## Text zur Analyse
Für Amtsgerichtsdirektor Bollacher ist das durchaus nachvollziehbar. Er sagt, es gehe ihm beim Lesen von Zeitungsberichten über Jugendstrafverfahren häufig selbst so, dass er sich wundere. Einerseits. Andererseits sei ein Bericht eben nur ein Ausschnitt, auf dessen Grundlage keine fundierte Bewertung stattfinden könne, so Gerner. Fakt sei, es gebe bereits Zehnjährige, die eine Latte von Delikten auf dem Kerbholz hätten, die man aber strafrechtlich nicht belangen könne, schildert Bollacher. Auch die Abgrenzung bei Heranwachsenden sei schwierig: Wenn man im Alter von 16 Jahren bereits wählen dürfe, aber mit 20 Jahren noch nach Jugendstrafrecht behandelt werde, „da kann man schon ein Fragezeichen dahintersetzen. Das ist schon ein Widerspruch und passt nicht zusammen.“

Der Zeitraum der Jugendhat sich massiv verlängert

Auktor betrachtet die Altersgrenzen aus einem anderen Blickwinkel: „Warum stellen wir 14-Jährige vor Gericht, wenn man erst mit 16 Jahren wählen darf?“ Der Zeitraum der Jugend habe sich massiv verlängert, findet er. Altersgrenzen würden nie allen gerecht werden. Seine Kollegin Gerner bestätigt: „Viele Jungs wohnen noch mit 24 Jahren zu Hause. Da kann man nicht von autonomem Leben sprechen.“

Im Übrigen sei die Anwendung des Jugendstrafrechts nicht immer negativ zu betrachten, gibt Bollacher zu bedenken: Arrest könne härter sein als eine Geldstrafe. Auch eine Arbeitsauflage, die das Aufgeben von Freizeit und körperlichen Einsatz abverlange, könne mehr wehtun als eine Geldstrafe.

Gespeicherte Dateneinträge:
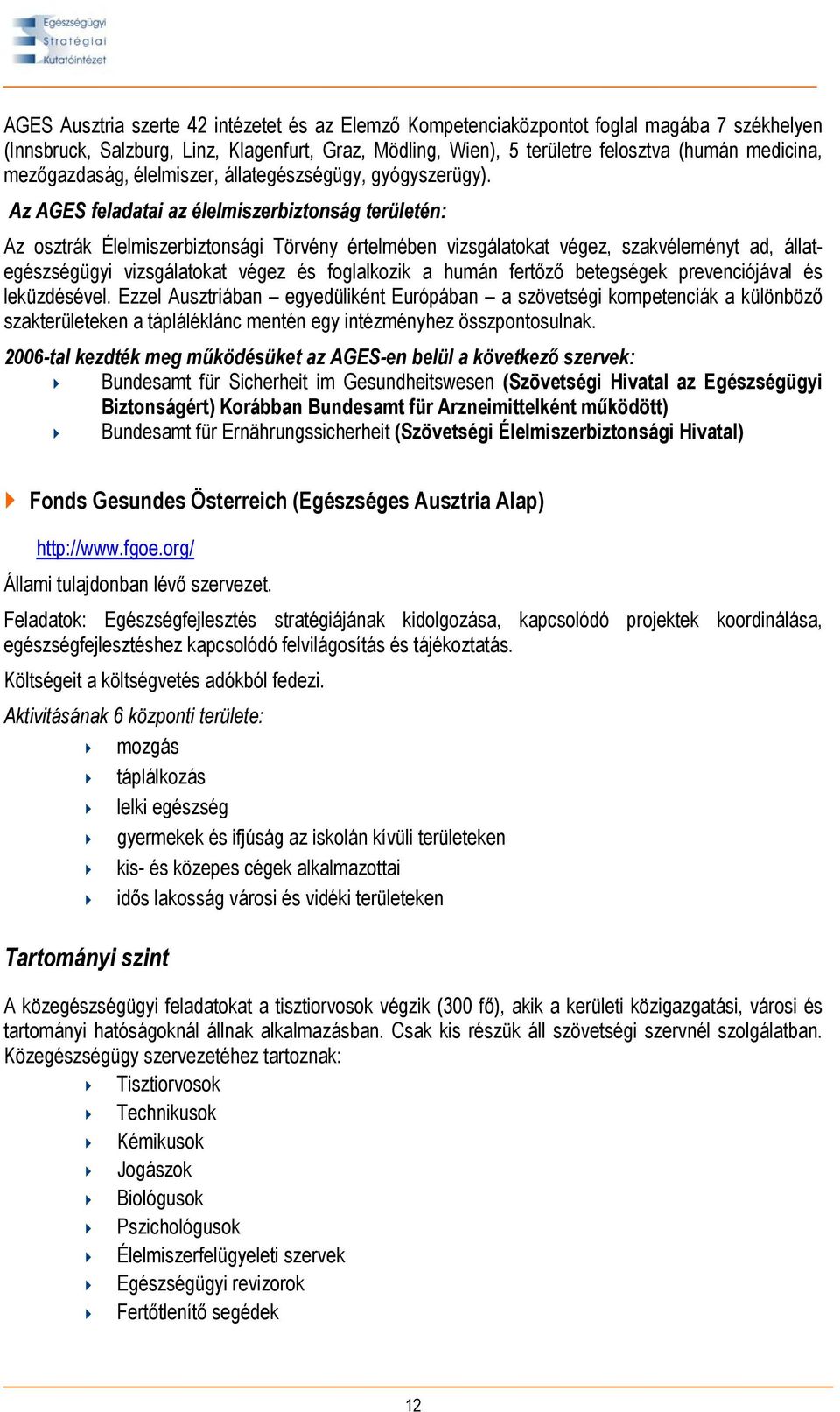 Egészségügyi Stratégiai Kutatóintézet

AGES Ausztria szerte 42 intézetet és az Elemző Kompetenciaközpontot foglal magába 7 székhelyen (Innsbruck, Salzburg, Linz, Klagenfurt, Graz, Mödling, Wien), 5 területre felosztva (humán medicina, mezőgazdaság, élelmiszer, állategészségügy, gyógyszerügy).

Az AGES feladatai az élelmiszerbiztonság területén:

Az osztrák Élelmiszerbiztonsági Törvény értelmében vizsgálatokat végez, szakvéleményt ad, állategészségügyi vizsgálatokat végez és foglalkozik a humán fertőző betegségek prevenciójával és leküzdésével. Ezzel Ausztriában – egyedüliként Európában – a szövetségi kompetenciák a különböző szakterületeken a tápláléklánc mentén egy intézményhez összpontosulnak.

2006-tal kezdték meg működésüket az AGES-en belül a következő szervek:

Bundesamt für Sicherheit im Gesundheitswesen (Szövetségi Hivatal az Egészségügyi Biztonságért) Korábban Bundesamt für Arzneimittelként működött)

Bundesamt für Ernährungssicherheit (Szövetségi Élelmiszerbiztonsági Hivatal)

Fonds Gesundes Österreich (Egészséges Ausztria Alap)

http://www.fgoe.org/

Állami tulajdonban lévő szervezet.

Feladatok: Egészségfejlesztés stratégiájának kidolgozása, kapcsolódó projektek koordinálása, egészségfejlesztéshez kapcsolódó felvilágosítás és tájékoztatás.

Költségeit a költségvetés adókból fedezi.

Aktivitásának 6 központi területe:

mozgás

táplálkozás

lelki egészség

gyermekek és ifjúság az iskolán kívüli területeken

kis- és közepes cégek alkalmazottai

idős lakosság városi és vidéki területeken

Tartományi szint

A közegészségügyi feladatokat a tisztiorvosok végzik (300 fő), akik a kerületi közigazgatási, városi és tartományi hatóságoknál állnak alkalmazásban. Csak kis részük áll szövetségi szervnél szolgálatban. Közegészségügy szervezetéhez tartoznak:

Tisztiorvosok

Technikusok

Kémikusok

Jogászok

Biológusok

Pszichológusok

Élelmiszerfelügyeleti szervek

Egészségügyi revizorok

Fertőtlenítő segédek

12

## Aufgaben
(a) Bis zu welchem Alter wohnen laut Gerner im Text zum Jugendstrafrecht viele Jungs noch zu Hause?
(b) Gib den Abschnitt aus dem Text zum Jugendstrafrecht wörtlich aus. Setze bei den Worten „Im Übrigen sei“ ein und höre nach „wehtun als eine Geldstrafe.“ auf.
(c) Nenne alle Personen, die im Text zum Jugendstrafrecht mit Namen erwähnt werden.
Das Material ist eigenständig und gehört nicht zum Text.

## Lösungen
(a) Bis 24 Jahre.

(b)
Im Übrigen sei die Anwendung des Jugendstrafrechts nicht immer negativ zu betrachten, gibt Bollacher zu bedenken: Arrest könne härter sein als eine Geldstrafe. Auch eine Arbeitsauflage, die das Aufgeben von Freizeit und körperlichen Einsatz abverlange, könne mehr wehtun als eine Geldstrafe.

(c) Bollacher, Gerner, Auktor